Selected passage –
[start]
Internet giants like Google and Facebook have taken a leading role in the development of artificial intelligence (AI) and that is down to one thing: data. Owing to their billions of daily active users and aggressive information-gathering methods, these companies have access to enormous troves of data.
But AI cannot always rely on big data sets. Accumulating even a tiny fraction of the data in the hands of major consumer internet companies would require a massive investment of time and money. The future for most companies lies in small data – information sets that are accessible to human comprehension.
“Something that we have found, particularly in manufacturing, is that people usually don’t have [significant] amounts of data, or they end up with very imbalanced datasets,” said Alejandro Betancourt, the general manager and senior machine learning tech lead of Landing AI Latin America, an AI innovation company with offices in Medellin, Colombia. “Usually companies have around 1,000 images of [well-produced] elements and five or 10 examples of defective products. It is very challenging for them to start training the system… and produce the best performance they can with that little information.”
Landing AI is one of a group of companies founded and run by Andrew Ng, a tech entrepreneur and leading AI expert. His other ventures include Deeplearning.ai, a company focused on developing AI education initiatives, and AI Fund, an AI startup accelerator. Last year, Ng opened a new Latin American headquarters for his three companies in Medellin. The destination caught his eye because of its strong educational system, thriving startup culture and supportive government.
[end]
Exercise set –
**1.** In the article on small data, in which city are Landing AI Latin America's offices?
**2.** Reproduce the stretch of the article on small data that opens with the words containing "Internet giants like" and closes with "to human comprehension.".
The material after this point comes from a different source.

Information provided –
[start]
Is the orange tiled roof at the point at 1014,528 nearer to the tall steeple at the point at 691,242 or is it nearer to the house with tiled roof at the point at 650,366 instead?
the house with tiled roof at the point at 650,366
[end]
Final results –
**1.** Medellin, Colombia

**2.**
Internet giants like Google and Facebook have taken a leading role in the development of artificial intelligence (AI) and that is down to one thing: data. Owing to their billions of daily active users and aggressive information-gathering methods, these companies have access to enormous troves of data.
But AI cannot always rely on big data sets. Accumulating even a tiny fraction of the data in the hands of major consumer internet companies would require a massive investment of time and money. The future for most companies lies in small data – information sets that are accessible to human comprehension.